Roma spera che le sue intuizioni sportive possano davvero tramutare le grandi promesse che in questi giorni si sentono e che galvanizzano i tifosi con sogni sul mercato e propositi di vittorie in breve tempo. Pallotta intervistato da la Repubblica non fa mistero di voler puntare dritto allo scudetto primo obiettivo della nuova Roma e per far questo si dovranno rivedere le scelte societarie e per questo non si escludono addii eccellenti (De Rossi?).

Oggi è Tullio Camiglieri, portavoce di DiBenedetto, ad alimentare l’entusiasmo “La Roma può puntare ad essere una squadra che esca dai confini cittadini per competere a livello internazionale su più fronti”. Puntando dritti alla costruzione dello stadio e a consolidamento della società.

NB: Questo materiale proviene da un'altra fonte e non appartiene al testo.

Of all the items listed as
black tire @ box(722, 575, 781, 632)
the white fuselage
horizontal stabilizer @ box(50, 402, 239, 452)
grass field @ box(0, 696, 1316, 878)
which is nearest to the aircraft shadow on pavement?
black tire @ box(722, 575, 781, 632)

In Italia però c’è molta diffidenza e al monito di Berlusconi nei giorni scorsi si aggiugono quelli dei diffidenti Zamparini e Lotito. Il presidente del Palermo rivendica la bravura degli imprenditori italiani “DiBenedetto? Siamo tutti attenti a vedere quello che succede, perchè io sono un pò incredulo che un americano voglia investire e perdere nel calcio italiano. Io ho investito 80 milioni di mia liquidità più altri impegni per le fideiussioni, ma non ho visto nulla, magari vedrò qualche ritorno quando andrò via da Palermo. Noi italiani non siamo addormentati, siamo ottimi imprenditori”.

Mentre Lotito in perfetto clima derby dubita sulle reali potenzialità della cordata “Non voglio fare i conti in tasca agli altri ma il bilancio è pubblico e alla fine loro chiuderanno la stagione con 40 milioni di debiti. Poi dovranno immettere ancora altro denaro per comprare e fare la squadra. Se portano idee nuove ben vengano, ma quella dello stadio non lo è, perchè io ne parlo da sette anni. Non è che arriva l’americano e fa lo stadio. Stiamo a Roma, e non in America, le paludi burocratiche italiane le conoscono tutti”.